#### [ЗАДАНИЕ]
Найдите в записях все строки со словом «Size» и выпишите каждую из них полностью. Учитывайте регистр букв.

==== ПРЕДСТАВЛЕННЫЕ ЗАПИСИ ====

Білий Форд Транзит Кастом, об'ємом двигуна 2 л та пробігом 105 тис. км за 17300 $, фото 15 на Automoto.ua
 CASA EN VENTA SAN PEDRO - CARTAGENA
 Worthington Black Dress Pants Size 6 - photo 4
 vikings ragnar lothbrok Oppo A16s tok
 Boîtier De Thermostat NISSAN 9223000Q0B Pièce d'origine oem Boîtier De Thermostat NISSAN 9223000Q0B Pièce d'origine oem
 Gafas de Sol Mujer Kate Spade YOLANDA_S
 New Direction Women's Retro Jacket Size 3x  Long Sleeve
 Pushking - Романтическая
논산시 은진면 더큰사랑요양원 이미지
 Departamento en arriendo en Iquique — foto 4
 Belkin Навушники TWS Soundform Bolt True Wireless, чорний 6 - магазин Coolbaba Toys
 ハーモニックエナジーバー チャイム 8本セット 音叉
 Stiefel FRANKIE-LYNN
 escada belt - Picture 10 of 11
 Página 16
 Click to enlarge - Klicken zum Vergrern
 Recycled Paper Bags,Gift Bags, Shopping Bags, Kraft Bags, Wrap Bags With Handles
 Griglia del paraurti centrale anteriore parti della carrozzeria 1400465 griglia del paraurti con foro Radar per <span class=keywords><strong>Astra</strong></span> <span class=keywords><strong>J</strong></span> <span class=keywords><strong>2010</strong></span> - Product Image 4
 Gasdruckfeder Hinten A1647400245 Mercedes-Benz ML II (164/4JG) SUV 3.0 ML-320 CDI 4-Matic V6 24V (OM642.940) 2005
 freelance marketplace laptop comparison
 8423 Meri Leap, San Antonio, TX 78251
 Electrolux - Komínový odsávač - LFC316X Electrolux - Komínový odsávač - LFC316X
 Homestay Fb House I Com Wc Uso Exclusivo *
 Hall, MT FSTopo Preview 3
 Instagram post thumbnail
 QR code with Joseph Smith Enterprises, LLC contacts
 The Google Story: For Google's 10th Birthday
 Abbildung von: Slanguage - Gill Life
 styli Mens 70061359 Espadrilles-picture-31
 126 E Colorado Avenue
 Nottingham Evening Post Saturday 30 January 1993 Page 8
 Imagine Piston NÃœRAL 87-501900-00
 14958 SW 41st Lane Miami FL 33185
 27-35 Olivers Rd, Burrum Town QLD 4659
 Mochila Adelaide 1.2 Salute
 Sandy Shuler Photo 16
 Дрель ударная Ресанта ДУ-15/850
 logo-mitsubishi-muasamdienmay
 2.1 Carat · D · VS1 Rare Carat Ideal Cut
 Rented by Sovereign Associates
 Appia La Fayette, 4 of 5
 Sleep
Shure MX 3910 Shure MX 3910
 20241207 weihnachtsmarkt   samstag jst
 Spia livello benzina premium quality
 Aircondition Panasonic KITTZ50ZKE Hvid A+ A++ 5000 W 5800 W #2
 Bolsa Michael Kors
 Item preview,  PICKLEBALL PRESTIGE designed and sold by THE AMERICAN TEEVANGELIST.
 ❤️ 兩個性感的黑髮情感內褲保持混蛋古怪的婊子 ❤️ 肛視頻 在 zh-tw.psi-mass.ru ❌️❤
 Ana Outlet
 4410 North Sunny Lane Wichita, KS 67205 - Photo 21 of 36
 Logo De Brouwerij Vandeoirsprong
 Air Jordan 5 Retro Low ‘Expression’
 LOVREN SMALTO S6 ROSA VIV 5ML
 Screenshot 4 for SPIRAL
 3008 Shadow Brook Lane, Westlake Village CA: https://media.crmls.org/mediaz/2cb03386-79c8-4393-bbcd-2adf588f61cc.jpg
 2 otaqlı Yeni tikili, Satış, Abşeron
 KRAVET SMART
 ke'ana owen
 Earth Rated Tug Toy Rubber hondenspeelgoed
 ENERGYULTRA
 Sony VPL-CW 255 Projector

====

#### [РЕЗУЛЬТАТ ВЫПОЛНЕНИЯ]
 Worthington Black Dress Pants Size 6 - photo 4
 New Direction Women's Retro Jacket Size 3x  Long Sleeve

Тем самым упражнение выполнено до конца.